A questão do porte de armas na conjuntura atual

Quase que anualmente vemos na mídia casos de tiroteio nos EUA em escolas, cinemas, universidades e em qualquer outro lugar onde o normal não seja uma pessoa atirando nas outras sem um bom motivo aparente. Esses episódios trazem de volta o debate sobre a questão do direito à posse de arma de fogo, garantido pela segunda emenda da constituição americana. A cartilha seguida pela esquerda é a de se posicionar a favor da proibição, seja por não aspirarem à uma mudança social que fuja das vias impostas pela legalidade da democracia burguesa ou por analisarem  a questão erroneamente. Para a esfera da segurança pública, a questão da posse de arma pode não ter um efeito significativo para um país como o Brasil, com taxas de homicídio epidêmicas, porém para esfera política brasileira ela é crucial.

Um dos maiores problemas para um povo que vive presos à garras de um Estado corrupto como o do Brasil é o monopólio do uso da força. Em um país latifundiário, onde o poder coronelista ainda se faz presente nos lugares mais distantes das capitais, a subordinação do poder público às elites regionais se dá de uma maneira quase que natural. Os movimentos sociais que lutam pela reforma agrária sofrem os males desse monopólio todos os dias, já que os ruralistas brasileiros matam em média dois camponeses por semana [1] [2]. No meio urbano a realidade não é muito distante, com constantes violações de direitos humanos nas favelas, pacificadas ou não [3]. Tendo o porte de armas de fogo suprimido, os movimentos urbanos e a própria população ficam à mercê de um Estado facilmente corrompido trabalhando para manter as leis e a ordem que interessam para o jogo político da elite brasileira.

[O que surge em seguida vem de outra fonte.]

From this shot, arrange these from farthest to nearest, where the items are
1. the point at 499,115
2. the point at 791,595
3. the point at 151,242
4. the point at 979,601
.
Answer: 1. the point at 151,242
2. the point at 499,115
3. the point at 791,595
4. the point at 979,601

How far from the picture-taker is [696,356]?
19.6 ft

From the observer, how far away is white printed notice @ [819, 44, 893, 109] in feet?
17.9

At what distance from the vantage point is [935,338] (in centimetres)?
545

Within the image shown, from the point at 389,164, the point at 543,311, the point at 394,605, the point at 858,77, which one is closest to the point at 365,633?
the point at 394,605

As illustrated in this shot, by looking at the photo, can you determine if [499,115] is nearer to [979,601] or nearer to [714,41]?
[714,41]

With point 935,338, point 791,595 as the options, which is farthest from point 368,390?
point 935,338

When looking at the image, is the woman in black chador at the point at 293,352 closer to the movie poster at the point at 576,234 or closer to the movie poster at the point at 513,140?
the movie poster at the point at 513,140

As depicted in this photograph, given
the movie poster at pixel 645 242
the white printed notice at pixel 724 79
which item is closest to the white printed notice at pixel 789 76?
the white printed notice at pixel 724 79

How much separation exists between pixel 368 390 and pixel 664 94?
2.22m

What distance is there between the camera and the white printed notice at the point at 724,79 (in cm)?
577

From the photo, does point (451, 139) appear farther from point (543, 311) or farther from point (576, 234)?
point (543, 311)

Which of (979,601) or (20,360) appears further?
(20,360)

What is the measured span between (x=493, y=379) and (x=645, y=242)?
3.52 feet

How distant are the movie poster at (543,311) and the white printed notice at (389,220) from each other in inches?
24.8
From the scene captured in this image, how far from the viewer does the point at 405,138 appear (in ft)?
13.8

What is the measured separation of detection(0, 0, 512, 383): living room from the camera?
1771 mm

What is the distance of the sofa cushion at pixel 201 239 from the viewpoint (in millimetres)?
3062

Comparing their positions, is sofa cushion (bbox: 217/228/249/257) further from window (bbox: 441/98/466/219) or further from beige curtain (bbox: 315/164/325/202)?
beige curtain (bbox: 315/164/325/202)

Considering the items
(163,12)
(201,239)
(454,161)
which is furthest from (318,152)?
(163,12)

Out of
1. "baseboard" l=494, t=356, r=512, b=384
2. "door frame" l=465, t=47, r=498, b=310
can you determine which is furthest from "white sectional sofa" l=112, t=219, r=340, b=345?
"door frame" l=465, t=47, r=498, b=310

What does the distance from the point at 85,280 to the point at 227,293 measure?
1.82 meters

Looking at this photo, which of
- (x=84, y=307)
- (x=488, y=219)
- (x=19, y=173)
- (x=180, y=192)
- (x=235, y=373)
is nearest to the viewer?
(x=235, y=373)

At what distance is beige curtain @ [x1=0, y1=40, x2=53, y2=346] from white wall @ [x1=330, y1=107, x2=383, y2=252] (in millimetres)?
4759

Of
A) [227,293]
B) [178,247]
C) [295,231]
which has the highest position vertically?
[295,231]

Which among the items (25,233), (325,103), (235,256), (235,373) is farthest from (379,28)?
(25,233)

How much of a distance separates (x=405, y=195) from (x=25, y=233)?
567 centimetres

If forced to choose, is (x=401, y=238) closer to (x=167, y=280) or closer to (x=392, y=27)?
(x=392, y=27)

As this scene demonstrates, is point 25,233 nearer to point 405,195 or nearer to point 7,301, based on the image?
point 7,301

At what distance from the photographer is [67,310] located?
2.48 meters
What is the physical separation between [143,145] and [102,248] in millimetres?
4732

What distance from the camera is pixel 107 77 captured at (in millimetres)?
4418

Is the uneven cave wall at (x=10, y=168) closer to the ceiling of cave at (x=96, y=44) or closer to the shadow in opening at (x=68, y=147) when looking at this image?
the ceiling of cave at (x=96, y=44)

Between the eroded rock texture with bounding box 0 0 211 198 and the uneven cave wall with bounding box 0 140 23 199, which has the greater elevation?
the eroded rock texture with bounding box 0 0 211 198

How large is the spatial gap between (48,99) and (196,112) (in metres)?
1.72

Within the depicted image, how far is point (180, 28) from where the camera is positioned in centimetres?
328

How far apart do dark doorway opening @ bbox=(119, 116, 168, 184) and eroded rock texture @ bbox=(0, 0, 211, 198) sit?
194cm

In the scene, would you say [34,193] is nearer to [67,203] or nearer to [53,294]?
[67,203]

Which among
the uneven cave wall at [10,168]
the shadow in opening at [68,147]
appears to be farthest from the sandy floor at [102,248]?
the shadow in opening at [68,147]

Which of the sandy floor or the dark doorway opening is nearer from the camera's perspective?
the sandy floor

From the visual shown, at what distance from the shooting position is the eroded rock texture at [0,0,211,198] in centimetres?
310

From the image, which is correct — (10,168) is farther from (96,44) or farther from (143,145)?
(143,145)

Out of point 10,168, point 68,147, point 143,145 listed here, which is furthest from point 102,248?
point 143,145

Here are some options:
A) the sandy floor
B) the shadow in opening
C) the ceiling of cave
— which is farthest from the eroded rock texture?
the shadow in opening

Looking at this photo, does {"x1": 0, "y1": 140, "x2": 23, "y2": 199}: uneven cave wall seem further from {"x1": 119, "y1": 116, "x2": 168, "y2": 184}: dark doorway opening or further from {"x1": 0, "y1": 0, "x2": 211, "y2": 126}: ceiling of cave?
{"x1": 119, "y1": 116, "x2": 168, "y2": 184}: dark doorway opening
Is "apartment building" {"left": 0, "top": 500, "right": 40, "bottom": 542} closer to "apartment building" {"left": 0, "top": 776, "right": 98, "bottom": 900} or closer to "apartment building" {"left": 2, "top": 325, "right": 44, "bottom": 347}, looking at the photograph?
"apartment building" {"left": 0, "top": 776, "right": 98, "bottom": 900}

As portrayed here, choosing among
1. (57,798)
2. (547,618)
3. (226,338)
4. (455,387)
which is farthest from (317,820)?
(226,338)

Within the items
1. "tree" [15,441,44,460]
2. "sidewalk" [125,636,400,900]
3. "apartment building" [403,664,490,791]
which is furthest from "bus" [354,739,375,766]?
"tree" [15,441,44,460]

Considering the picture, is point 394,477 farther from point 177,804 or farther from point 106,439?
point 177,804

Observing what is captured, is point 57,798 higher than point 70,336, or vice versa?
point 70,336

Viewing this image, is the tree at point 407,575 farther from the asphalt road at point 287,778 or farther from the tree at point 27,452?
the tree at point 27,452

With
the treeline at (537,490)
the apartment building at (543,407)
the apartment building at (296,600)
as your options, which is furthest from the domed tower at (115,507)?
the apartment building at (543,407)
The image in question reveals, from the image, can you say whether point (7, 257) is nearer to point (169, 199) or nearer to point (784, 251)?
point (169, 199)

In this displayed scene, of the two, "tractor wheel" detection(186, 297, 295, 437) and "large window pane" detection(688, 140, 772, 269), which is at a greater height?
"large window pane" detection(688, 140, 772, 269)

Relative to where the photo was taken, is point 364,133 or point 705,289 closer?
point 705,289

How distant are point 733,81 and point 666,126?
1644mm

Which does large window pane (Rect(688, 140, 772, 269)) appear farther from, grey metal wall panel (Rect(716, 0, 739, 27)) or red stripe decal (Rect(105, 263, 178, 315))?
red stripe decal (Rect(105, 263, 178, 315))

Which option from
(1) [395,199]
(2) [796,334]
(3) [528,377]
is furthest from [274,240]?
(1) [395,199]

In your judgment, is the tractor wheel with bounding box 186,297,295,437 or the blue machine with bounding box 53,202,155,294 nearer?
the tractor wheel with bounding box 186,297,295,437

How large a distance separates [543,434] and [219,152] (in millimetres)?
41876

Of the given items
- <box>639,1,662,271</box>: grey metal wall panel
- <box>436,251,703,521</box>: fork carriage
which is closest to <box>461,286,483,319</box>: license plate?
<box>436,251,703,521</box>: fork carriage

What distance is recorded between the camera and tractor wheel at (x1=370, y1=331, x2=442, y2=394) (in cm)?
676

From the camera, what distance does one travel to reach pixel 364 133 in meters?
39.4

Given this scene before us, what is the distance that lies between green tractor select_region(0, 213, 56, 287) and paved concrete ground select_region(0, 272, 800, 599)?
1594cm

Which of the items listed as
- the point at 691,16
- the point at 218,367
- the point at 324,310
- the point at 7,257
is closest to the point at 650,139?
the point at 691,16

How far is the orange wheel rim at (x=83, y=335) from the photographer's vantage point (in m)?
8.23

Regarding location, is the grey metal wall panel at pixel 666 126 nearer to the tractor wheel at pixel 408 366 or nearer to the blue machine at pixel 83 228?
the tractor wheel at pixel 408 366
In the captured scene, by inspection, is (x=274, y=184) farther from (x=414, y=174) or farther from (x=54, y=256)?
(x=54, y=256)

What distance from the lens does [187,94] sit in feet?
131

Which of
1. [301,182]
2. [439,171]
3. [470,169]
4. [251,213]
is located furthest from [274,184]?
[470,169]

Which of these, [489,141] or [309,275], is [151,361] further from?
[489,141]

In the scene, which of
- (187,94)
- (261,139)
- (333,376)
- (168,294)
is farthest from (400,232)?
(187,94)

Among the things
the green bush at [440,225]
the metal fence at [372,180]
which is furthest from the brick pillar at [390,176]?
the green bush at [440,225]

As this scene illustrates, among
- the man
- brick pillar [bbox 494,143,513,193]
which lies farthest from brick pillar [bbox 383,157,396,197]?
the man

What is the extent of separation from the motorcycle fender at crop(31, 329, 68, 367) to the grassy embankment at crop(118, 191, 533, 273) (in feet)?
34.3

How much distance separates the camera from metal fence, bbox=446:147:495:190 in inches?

Para Mao, dirigente revolucionário chinês, a prática é o critério da verdade. Desse modo, a partir da análise dos fenômenos do passado se pode tirar conclusões a respeito das experiências e, assim, nos guiar nas questões do presente.

Na segunda metade dos anos 60, nasceu nos EUA o Partido dos Panteras Negras para Auto-Defesa. Originalmente para combater a brutalidade policial nos bairros negros, os Panteras fizeram valer seu direito à posse de arma nas rondas de segurança das comunidades. Sendo amplamente apoiados pelos negros, criaram um poder paralelo dentro da maior potência imperialista do século XX. A reação do Estado norte americano foi tentar invalidar o direito do partido possuir armas, para, assim, torná-los mais vulneráveis às ações truculentas do governo [4]. Esse episódio nos mostra a necessidade da arma de fogo como autodefesa para atingir objetivos pautados. A revolução francesa não poderia triunfar sem a queda da Bastilha e a tomada das armas pelos revolucionários. O grupo de Fidel Castro sabia dessa necessidade quando invadiu o Quartel Moncada numa tentativa fracassada pré-revolução.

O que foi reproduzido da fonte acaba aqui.